Renart franchissait alors les haies ; mais les
vilains l’entendirent tomber de l’autre côté et tout le monde se mit à sa
poursuite. Constant Desnois lâche Mauvoisin, son gros dogue. On retrouve la
piste, on l’approche, on va l’atteindre. « Le goupil ! le goupil ! ». Renart n’en courait
que plus vite, - Sire Renart, dit alors le pauvre Chantecler d’une
voix entrecoupée, laisserez-vous ainsi maugréer ces vilains ? À votre
place je m’en vengerais, et je les gaberais à mon tour.

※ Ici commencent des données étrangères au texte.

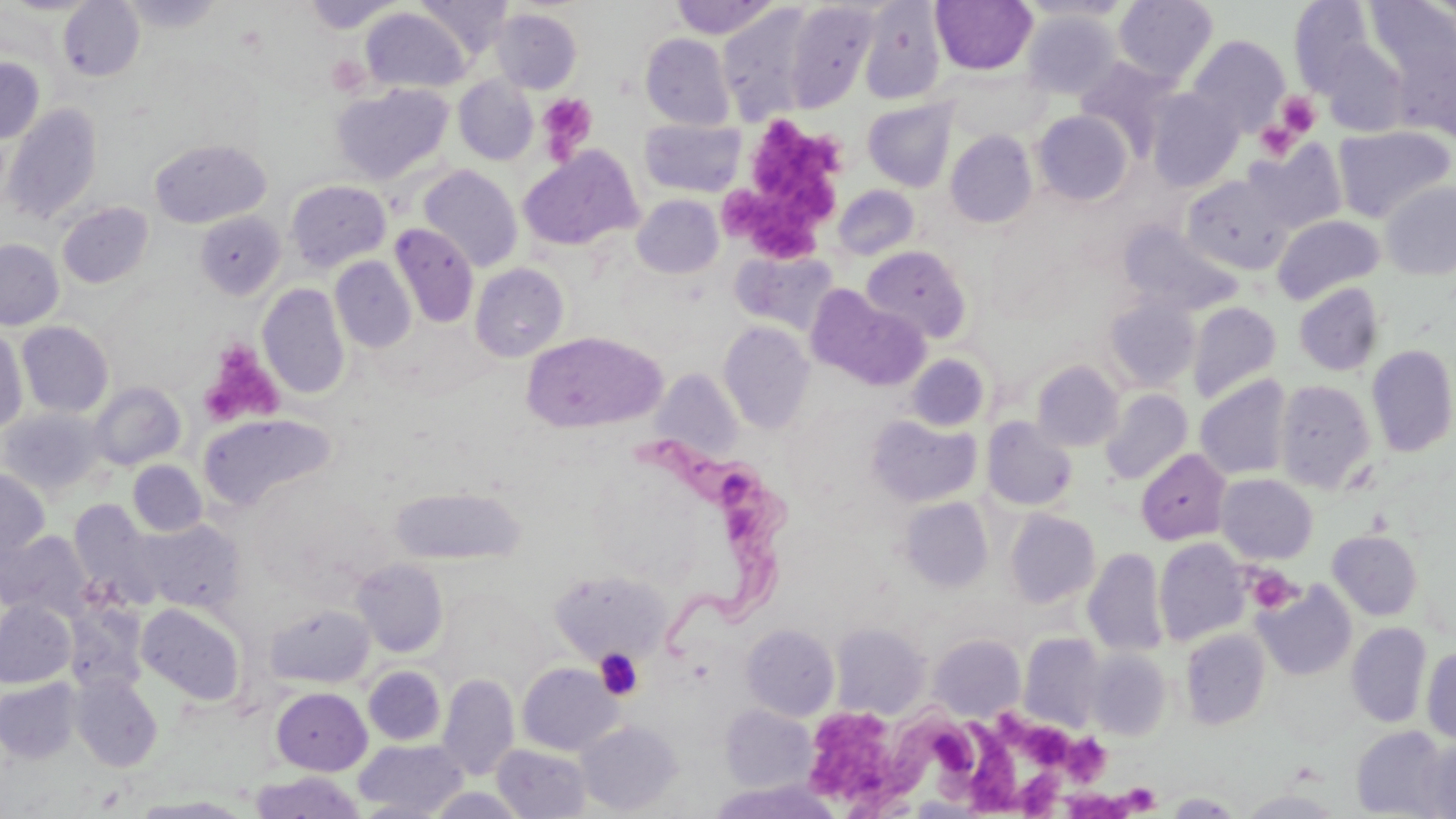
Approximate bounding boxes as named x1/y1/x2/y2 corners in pixels.
Trypanosoma brucei: (x1=626, y1=431, x2=790, y2=651), (x1=846, y1=710, x2=980, y2=817).

Platelet locations: (x1=326, y1=56, x2=369, y2=96), (x1=1276, y1=92, x2=1322, y2=136), (x1=537, y1=93, x2=597, y2=160), (x1=753, y1=117, x2=847, y2=215), (x1=1255, y1=121, x2=1298, y2=161), (x1=725, y1=191, x2=776, y2=241), (x1=756, y1=214, x2=820, y2=257), (x1=200, y1=341, x2=282, y2=427), (x1=1245, y1=566, x2=1300, y2=614), (x1=594, y1=648, x2=644, y2=700), (x1=993, y1=712, x2=1034, y2=750), (x1=814, y1=715, x2=889, y2=793), (x1=963, y1=721, x2=1022, y2=817), (x1=1026, y1=723, x2=1070, y2=776), (x1=1063, y1=733, x2=1110, y2=785), (x1=1016, y1=764, x2=1062, y2=819), (x1=1119, y1=783, x2=1161, y2=814), (x1=1061, y1=789, x2=1134, y2=818). Uninfected red blood cell locations: (x1=58, y1=0, x2=145, y2=82), (x1=120, y1=0, x2=225, y2=33), (x1=415, y1=0, x2=513, y2=56), (x1=669, y1=0, x2=782, y2=39), (x1=931, y1=0, x2=1037, y2=75), (x1=1018, y1=0, x2=1135, y2=22), (x1=1113, y1=0, x2=1218, y2=84), (x1=302, y1=1, x2=403, y2=32), (x1=1289, y1=1, x2=1374, y2=95), (x1=784, y1=2, x2=877, y2=111), (x1=859, y1=2, x2=946, y2=105), (x1=1365, y1=2, x2=1456, y2=84), (x1=717, y1=6, x2=817, y2=121), (x1=360, y1=7, x2=471, y2=93), (x1=492, y1=8, x2=582, y2=93), (x1=1021, y1=10, x2=1121, y2=99), (x1=640, y1=33, x2=735, y2=129), (x1=1187, y1=34, x2=1290, y2=136), (x1=1321, y1=41, x2=1409, y2=136), (x1=1405, y1=44, x2=1456, y2=145), (x1=0, y1=57, x2=44, y2=144), (x1=1075, y1=57, x2=1179, y2=155), (x1=943, y1=67, x2=1049, y2=141), (x1=454, y1=76, x2=538, y2=165), (x1=332, y1=83, x2=453, y2=185), (x1=1147, y1=89, x2=1243, y2=191), (x1=863, y1=99, x2=958, y2=192), (x1=3, y1=103, x2=102, y2=225), (x1=1033, y1=111, x2=1133, y2=206), (x1=640, y1=119, x2=746, y2=197), (x1=1333, y1=125, x2=1454, y2=223), (x1=945, y1=130, x2=1038, y2=229), (x1=150, y1=139, x2=270, y2=228), (x1=1245, y1=142, x2=1347, y2=235), (x1=519, y1=149, x2=641, y2=251), (x1=418, y1=165, x2=523, y2=272), (x1=1182, y1=175, x2=1291, y2=274), (x1=285, y1=180, x2=391, y2=272), (x1=1380, y1=182, x2=1456, y2=280), (x1=833, y1=185, x2=920, y2=261), (x1=632, y1=194, x2=723, y2=278), (x1=57, y1=202, x2=153, y2=289), (x1=194, y1=211, x2=286, y2=300), (x1=1273, y1=215, x2=1385, y2=305), (x1=1118, y1=221, x2=1242, y2=316), (x1=389, y1=223, x2=479, y2=328), (x1=0, y1=239, x2=63, y2=330), (x1=860, y1=245, x2=972, y2=343), (x1=731, y1=249, x2=841, y2=336), (x1=330, y1=257, x2=416, y2=353), (x1=470, y1=263, x2=569, y2=362), (x1=258, y1=283, x2=350, y2=399), (x1=1293, y1=284, x2=1384, y2=376), (x1=808, y1=288, x2=930, y2=391), (x1=1104, y1=297, x2=1200, y2=391), (x1=1187, y1=301, x2=1282, y2=404), (x1=17, y1=321, x2=114, y2=417), (x1=719, y1=321, x2=815, y2=434), (x1=0, y1=326, x2=28, y2=435), (x1=521, y1=331, x2=666, y2=434), (x1=1367, y1=344, x2=1456, y2=458), (x1=905, y1=353, x2=989, y2=432), (x1=1032, y1=360, x2=1123, y2=451), (x1=651, y1=370, x2=743, y2=460), (x1=1195, y1=375, x2=1292, y2=480), (x1=1275, y1=379, x2=1375, y2=495), (x1=88, y1=381, x2=186, y2=470), (x1=1100, y1=389, x2=1193, y2=485), (x1=0, y1=408, x2=107, y2=498), (x1=199, y1=412, x2=338, y2=511), (x1=866, y1=415, x2=981, y2=507), (x1=982, y1=417, x2=1077, y2=511), (x1=1136, y1=448, x2=1231, y2=545), (x1=128, y1=461, x2=207, y2=536), (x1=591, y1=467, x2=705, y2=586), (x1=0, y1=468, x2=49, y2=564), (x1=1216, y1=474, x2=1318, y2=564), (x1=390, y1=486, x2=523, y2=564), (x1=900, y1=497, x2=993, y2=592), (x1=70, y1=500, x2=164, y2=611), (x1=1004, y1=509, x2=1099, y2=608), (x1=137, y1=519, x2=244, y2=614), (x1=0, y1=530, x2=93, y2=622), (x1=1328, y1=530, x2=1423, y2=620), (x1=1154, y1=538, x2=1250, y2=647), (x1=1084, y1=547, x2=1168, y2=657), (x1=351, y1=559, x2=448, y2=657), (x1=549, y1=570, x2=671, y2=664), (x1=1254, y1=582, x2=1356, y2=681), (x1=0, y1=600, x2=76, y2=688), (x1=64, y1=603, x2=148, y2=695), (x1=136, y1=603, x2=247, y2=705), (x1=266, y1=604, x2=375, y2=688), (x1=1346, y1=622, x2=1432, y2=727), (x1=831, y1=623, x2=930, y2=718), (x1=741, y1=624, x2=839, y2=720), (x1=1181, y1=629, x2=1270, y2=731), (x1=1019, y1=633, x2=1106, y2=732), (x1=929, y1=634, x2=1025, y2=721), (x1=1421, y1=646, x2=1456, y2=743), (x1=1086, y1=650, x2=1171, y2=741), (x1=517, y1=662, x2=621, y2=755), (x1=364, y1=666, x2=445, y2=745), (x1=438, y1=673, x2=519, y2=781), (x1=70, y1=674, x2=163, y2=771), (x1=0, y1=678, x2=81, y2=763), (x1=271, y1=687, x2=372, y2=775), (x1=720, y1=704, x2=815, y2=792), (x1=577, y1=720, x2=682, y2=815), (x1=1351, y1=726, x2=1451, y2=816), (x1=1421, y1=736, x2=1455, y2=819), (x1=354, y1=738, x2=469, y2=817), (x1=493, y1=743, x2=592, y2=818), (x1=250, y1=771, x2=365, y2=819), (x1=709, y1=780, x2=841, y2=819), (x1=427, y1=788, x2=529, y2=818), (x1=1238, y1=790, x2=1344, y2=818), (x1=1164, y1=792, x2=1244, y2=817), (x1=135, y1=796, x2=251, y2=818). Slide-level diagnosis: Trypanosoma brucei. Single field of view. Thin blood film. 1000x magnification. Image is 1456×819 pixels. Light microscopy. May-Grünwald-Giemsa stain.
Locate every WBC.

Quand Constant
Desnois dira à ses valets « Renart
l’emporte » ; répondez : « Oui, à votre nez, et malgré vous. » Cela seul les fera
taire. On l’a dit bien souvent ; il n’est sage qui
parfois ne follie. Renart, le trompeur universel, fut ici trompé lui-même, et
quand il entendit la voix de Constant Desnois, il prit plaisir à lui répondre : - Oui, vilains, je prends votre coq, et malgré vous.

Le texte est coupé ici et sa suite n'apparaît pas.